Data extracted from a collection
+===+
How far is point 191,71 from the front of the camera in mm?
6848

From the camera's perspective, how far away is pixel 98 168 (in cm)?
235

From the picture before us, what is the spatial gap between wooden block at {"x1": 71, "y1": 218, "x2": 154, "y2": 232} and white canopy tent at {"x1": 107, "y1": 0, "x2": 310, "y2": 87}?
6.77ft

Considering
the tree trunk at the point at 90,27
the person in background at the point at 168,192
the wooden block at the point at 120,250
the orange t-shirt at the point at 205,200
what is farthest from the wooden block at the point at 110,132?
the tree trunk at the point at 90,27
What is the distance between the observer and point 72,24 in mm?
+===+
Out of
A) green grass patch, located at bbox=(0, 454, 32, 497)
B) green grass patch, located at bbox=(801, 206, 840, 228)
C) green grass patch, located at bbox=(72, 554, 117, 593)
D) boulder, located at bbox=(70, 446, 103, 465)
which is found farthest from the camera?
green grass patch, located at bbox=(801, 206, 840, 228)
+===+
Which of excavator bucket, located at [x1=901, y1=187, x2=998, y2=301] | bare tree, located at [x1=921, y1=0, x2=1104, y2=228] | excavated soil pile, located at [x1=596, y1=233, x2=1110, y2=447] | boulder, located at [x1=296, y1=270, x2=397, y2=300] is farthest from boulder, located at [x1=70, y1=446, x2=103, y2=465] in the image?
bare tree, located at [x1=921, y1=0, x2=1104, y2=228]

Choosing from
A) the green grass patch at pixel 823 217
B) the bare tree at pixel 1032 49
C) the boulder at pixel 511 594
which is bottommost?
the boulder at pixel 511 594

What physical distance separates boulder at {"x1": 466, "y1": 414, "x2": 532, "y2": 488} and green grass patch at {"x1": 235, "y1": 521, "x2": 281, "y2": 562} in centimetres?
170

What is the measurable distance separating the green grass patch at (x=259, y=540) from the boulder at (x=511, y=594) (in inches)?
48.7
+===+
• Work required
List every line of the records above that contains the word "wooden".

• Answer for this exercise
From the picture before us, what is the spatial gap between wooden block at {"x1": 71, "y1": 218, "x2": 154, "y2": 232} and white canopy tent at {"x1": 107, "y1": 0, "x2": 310, "y2": 87}?
the wooden block at the point at 120,250
what is farthest from the wooden block at the point at 110,132?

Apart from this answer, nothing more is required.